> Brief A
Translate this sentence from the forum thread on choosing an ADSL wireless modem router into Spanish: "below Rs.7000 only options worth considering are Asus & TP-LINK in modems/routers."
> Brief B
Pick up the forum thread about choosing an ADSL wireless modem router and carry it on from its final post.

> Reading passage

# Which ADSL wireless modem router to buy ?



## hgaaditya (Dec 1, 2012)

Hey guys I'm from Bangalore,and i'm gettin a new BSNL DSL broadband connection this week,and i was planning to buy my own own wireless modem. I searched for a while on the internet and narrowed down my search to these 2:

1)DLink DSL 2730 U N150 Wireless
D-Link DSL-2730U Wireless N 150 ADSL2+ 4-Port Router | Router | Flipkart.com
&

2)ASUS DSL N10E wireless N150
Asus DSL-N10E Wireless-N150 ADSL Modem Router | Router | Flipkart.com

I also have these in my mind but i have never heard of that brand so not very interested in it,,,

DLink DSL 2750
D-Link DSL-2750U Wireless N ADSL2+ 4-Port Wi-Fi Router | Router | Flipkart.com


TP-Link
TP-LINK TD-W8951ND 150Mbps Wireless N ADSL2+ Modem Router | Router | Flipkart.com

The thing is i know that DLink is a very reputed and reliable brand but still asus has got a few good features and its not a bad company...im using a asus mobo.....

So please let me know which one to choose from these....
Any advice is welcome...and thank you in advance...


----------



## whitestar_999 (Dec 1, 2012)

below Rs.7000 only options worth considering are Asus & TP-LINK in modems/routers.again Asus is more known for its wifi routers so for modem+router only option left is TP-LINK.you don't know but TP-LINK is the biggest brand in home/small office segment in the world & on any major international broadband forum/shopping site TP-LINK is the preferred option for its price in most cases.get this 300mbps version & also flipkart is usually overpriced.
TP-LINK DW8961 ADSL plus WIFI 300MBPS


----------



## hgaaditya (Dec 1, 2012)

Thank you for your input sir..but i couldnt understand why you didnt mention Dlink in your list...And Also i have a old modem with me,must be utstarcom or zte ....should i buy just a router and use it with the old modem ...or just buy a new modem+router....

> Data below
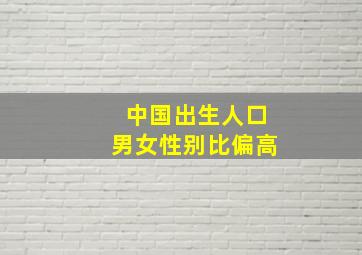 中国出生人口
男女性别比偏高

> Answer area A
Por debajo de 7000 rupias, las únicas opciones que vale la pena considerar en módems/routers son Asus y TP-LINK.

> Answer area B
I think the seperate modem and router setup might be slow.....please let me know what you think..


----------



## whitestar_999 (Dec 2, 2012)

like i said in my previous post dlink/netgear/belkin etc are not good choices if you are spending less than 7000.below 7000 only good options are tp-link & asus.you can buy either a router or modem+router & there will be no difference regarding speed.configuring modem+router is simpler than configuring separate modem and router setup but if in future you decide to use cable broadband(like sify,beam,YOU etc) or reliance broadband then a router will come handy since these services usually don't work so well with modem+router.


----------



## hgaaditya (Dec 2, 2012)

Thank you john...then i think i wil just buy a cheap router and wil use the existing modem.. My internet  speed is just 1mbps so it wont be problem for the zte modem i guess,..and as far as configuring..im into computers and geeky stuff..so shouldnt be a problem....


----------



## whitestar_999 (Dec 3, 2012)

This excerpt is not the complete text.